The man behind the counter says, "We just received 8 Brand new robot
golf caddies.

If you're willing to take one with you out on the course and come back
and tell me how well it works, your round of golf is on me today."

The golfer obviously accepted the man's offer. He Approached the first
tee, looked at the fairway and said to himself, "I think my driver will
do the job."

"The robot caddie turned to the man and said, "No sir.
Use your 3 wood. A driver is far too much club for this hole."

Hesitantly, the golfer pulled out his 3 wood, made good contact with the
ball, and the ball landed about 10 feet to the right front of the hole
on the green.
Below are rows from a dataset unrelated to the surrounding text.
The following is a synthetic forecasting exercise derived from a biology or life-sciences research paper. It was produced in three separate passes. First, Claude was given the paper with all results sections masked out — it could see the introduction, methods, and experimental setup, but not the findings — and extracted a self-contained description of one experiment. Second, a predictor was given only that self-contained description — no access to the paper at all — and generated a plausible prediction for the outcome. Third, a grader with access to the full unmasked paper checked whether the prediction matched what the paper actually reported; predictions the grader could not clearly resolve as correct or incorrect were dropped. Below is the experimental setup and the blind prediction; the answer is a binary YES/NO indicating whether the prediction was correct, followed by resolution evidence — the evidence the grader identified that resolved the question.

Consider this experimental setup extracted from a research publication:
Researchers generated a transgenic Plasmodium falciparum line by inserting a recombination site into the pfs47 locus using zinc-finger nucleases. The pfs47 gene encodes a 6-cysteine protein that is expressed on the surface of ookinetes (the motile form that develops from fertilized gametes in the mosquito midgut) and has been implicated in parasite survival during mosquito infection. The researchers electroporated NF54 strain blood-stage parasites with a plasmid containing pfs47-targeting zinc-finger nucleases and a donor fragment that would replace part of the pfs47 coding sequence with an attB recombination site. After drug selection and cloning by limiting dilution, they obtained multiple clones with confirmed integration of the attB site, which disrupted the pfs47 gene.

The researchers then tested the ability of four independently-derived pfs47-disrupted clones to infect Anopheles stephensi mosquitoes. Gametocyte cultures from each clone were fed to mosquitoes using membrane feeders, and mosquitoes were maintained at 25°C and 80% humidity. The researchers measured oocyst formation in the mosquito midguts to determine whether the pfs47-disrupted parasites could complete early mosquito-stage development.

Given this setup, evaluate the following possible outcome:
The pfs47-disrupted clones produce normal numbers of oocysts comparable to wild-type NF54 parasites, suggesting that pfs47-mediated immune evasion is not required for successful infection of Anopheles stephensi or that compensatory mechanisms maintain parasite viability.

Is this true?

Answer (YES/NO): YES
The golfer, delighted, turned to the robot and thanked him
for his assistance.

As the golfer pulled out his putter he said, "I think this green is
gonna break left to right."

The robot then again spoke up and said, "No sir. I do believe this green
will break right to left." He decided again to listen to the machine,
made his putt and birdied the hole thanks to the robot. His entire game
was the best game he ever played, thanks to the robot golf caddie. Upon
returning to the clubhouse, the man behind the counter asked, "How was
your game?"

The golfer stated, "It was, by far, the BEST game I ever played. Thank
you for letting me take one of your robots.

The next week the golfer returned to the pro shop, turned to the man
behind the counter and said, "I would like 18 holes of golf and one of
those robot golf caddies, please."

The gentleman from behind the counter turned and said, "We had to get
rid of the robots. We had too many complaints."

Confused, the golfer cried, "COMPLAINTS? Who in the heck could've
complained about those robots? They were incredible"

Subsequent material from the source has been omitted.